**Excerpted passage:**

◆ ◆ ◆ ◆ ◆ ◆ ◆

I think that adding full support for things like Canvas and WebGL rendering would relieve the majority of the remaining issues people have, if done alongside that shared buffers approach.

Hell, written in a functional style Javascript looks none too different from, say, PLINQ, and if they decide to add library-level function parallelism I could absolutely get behind it.

Just save us from copy-and-pasted $.raiseSemaphore() and $.joinOnMonitor()--and history shows us, that is what we'll be expecting.


One more thing...JS does not lend itself to static analysis, and that may make writing safe parallel code even more difficult.

Great developments, since, imho, we really need multi-threading to make decent user-interfaces (ones without hick-ups due to blocking of the cpu-resource).

I think what we need is immutable data-structures to be shareable between threads. This approach should also allow structural sharing between threads, allowing for efficient and safe data structures.

Also, I could see a use for a mechanism where a thread creates a data-structure, then marks it as read-only, such that it can become shared.

◆ ◆ ◆ ◆ ◆ ◆ ◆

**Input data:**

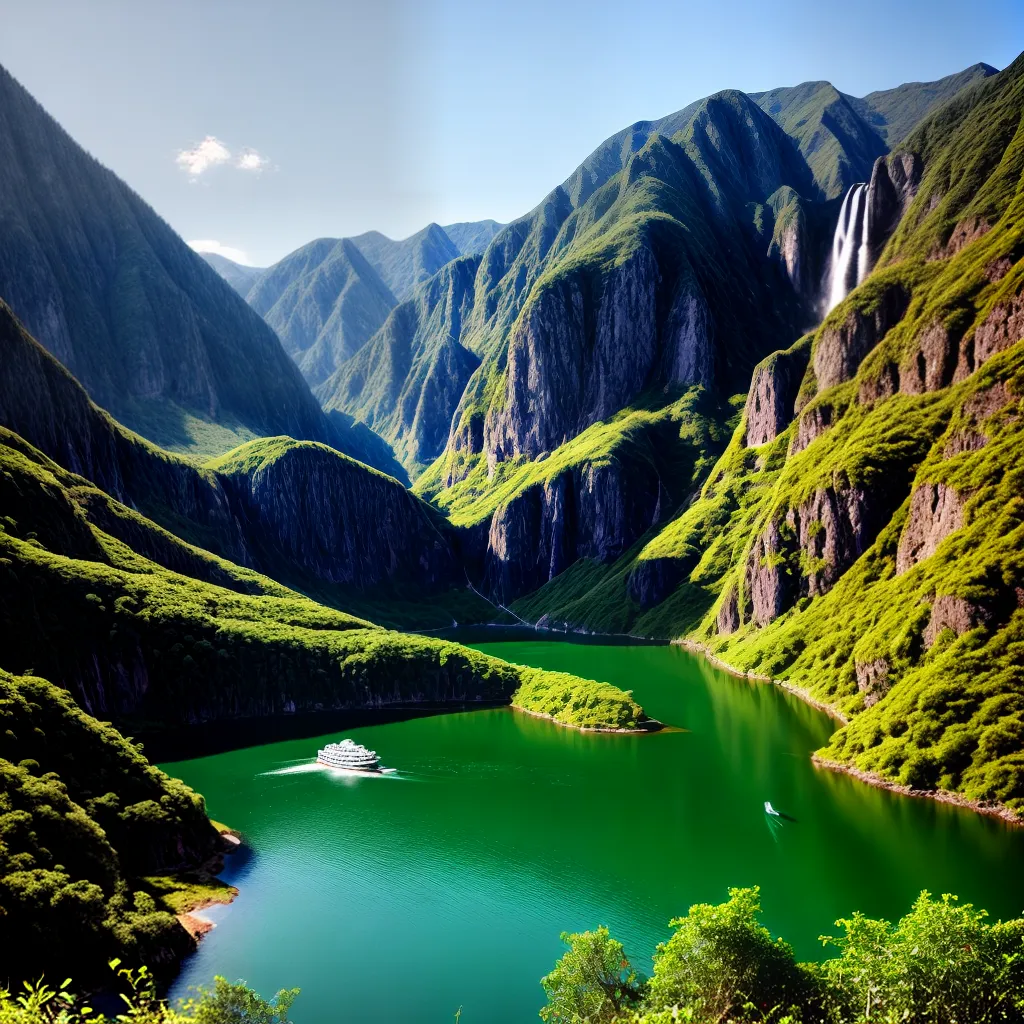 Fotos represa natureza montanhas sustentabilidade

◆ ◆ ◆ ◆ ◆ ◆ ◆

**Work item A:**
Please repeat the JavaScript threading discussion starting with "Just save us" and going on through "safe data structures.".
**Work item B:**
In the JavaScript threading discussion, what kind of data structures does one poster think should be shareable between threads?
Draw solely on the JavaScript threading discussion.

**Result A:**
Just save us from copy-and-pasted $.raiseSemaphore() and $.joinOnMonitor()--and history shows us, that is what we'll be expecting.


One more thing...JS does not lend itself to static analysis, and that may make writing safe parallel code even more difficult.

Great developments, since, imho, we really need multi-threading to make decent user-interfaces (ones without hick-ups due to blocking of the cpu-resource).

I think what we need is immutable data-structures to be shareable between threads. This approach should also allow structural sharing between threads, allowing for efficient and safe data structures.

**Result B:**
Immutable data structures.